- [READING PASSAGE]:
-- Start --
Stability is one important aspect to consider when selecting the type of material to be used for flooring. Most of us consider stability only in the sense of how much a certain measure of wood shrinks as it dries. There are other factors that are necessary to review when considering something as stable.

Wood is dimensionally stable when the moisture content is above the fiber saturation point. Wood changes dimensions as it gains or loses moisture below that point. It shrinks when losing moisture in the cell walls and swells when gaining moisture. This shrinking and swelling may result in warping, either sideways developing a "crook," bow, or twist; or across the grain showing itself as a "cup."

Wood shrinks most in the direction of the annual growth rings (tangentially), about one-half as much as across the rings (radially), and only slightly along the grain (longitudinally). The combined effects of radial and tangential shrinkage can distort the shape of wood pieces because of the difference in shrinkage and the curvature of the growth rings.

The numbers in the chart reflect the dimensional change coefficient for the various species, measured as tangential shrinkage or swelling within normal moisture content limits of 6-14 percent. Tangential change values will normally reflect changes in plainsawn wood. Quartersawn wood will usually be more dimensionally stable than plainsawn.
-- End --
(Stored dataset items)
-- Start --
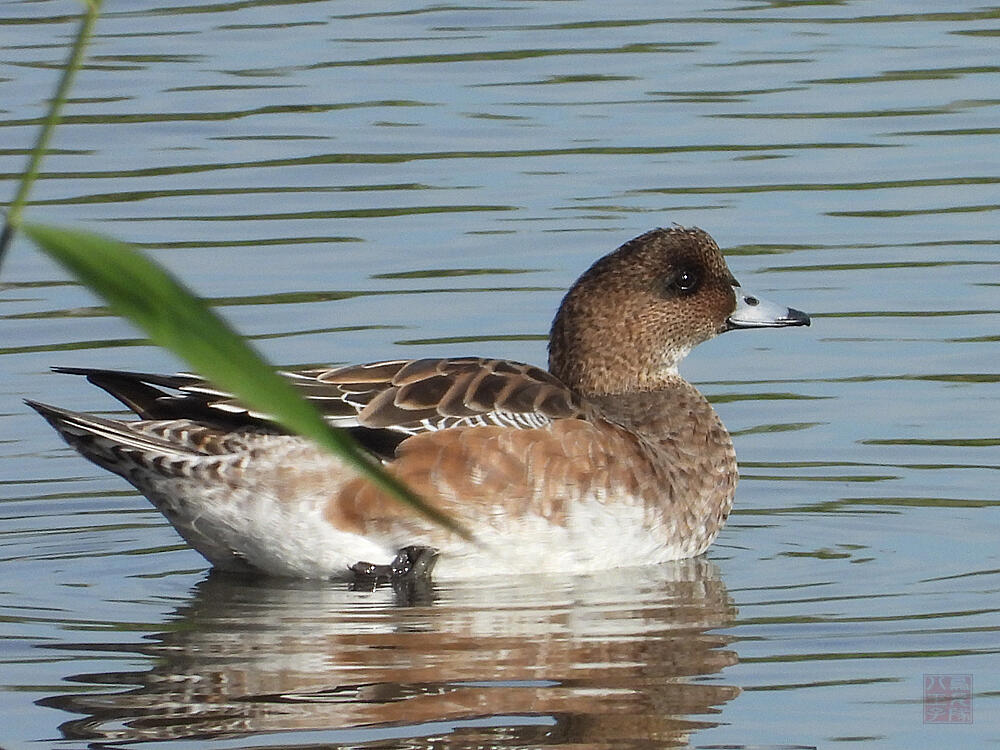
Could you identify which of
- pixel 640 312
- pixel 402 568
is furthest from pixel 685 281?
pixel 402 568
-- End --
- [WRITTEN EXERCISE 1]: In the passage on wood stability, in which direction does wood shrink the most?
- [WRITTEN EXERCISE 2]: Convert the listing into a Markdown table with the columns "Row" and "Listing line," giving each line with its row number and leaving out blank lines. Omit the pictures from the table.
The passage and the listing are separate, unrelated material.

- [CORRECT OUTPUT 1]: It shrinks most in the direction of the annual growth rings (tangentially).

- [CORRECT OUTPUT 2]:
| Row | Listing line |
|---|---|
| 1 | Could you identify which of |
| 2 | - pixel 640 312 |
| 3 | - pixel 402 568 |
| 4 | is furthest from pixel 685 281? |
| 5 | pixel 402 568 |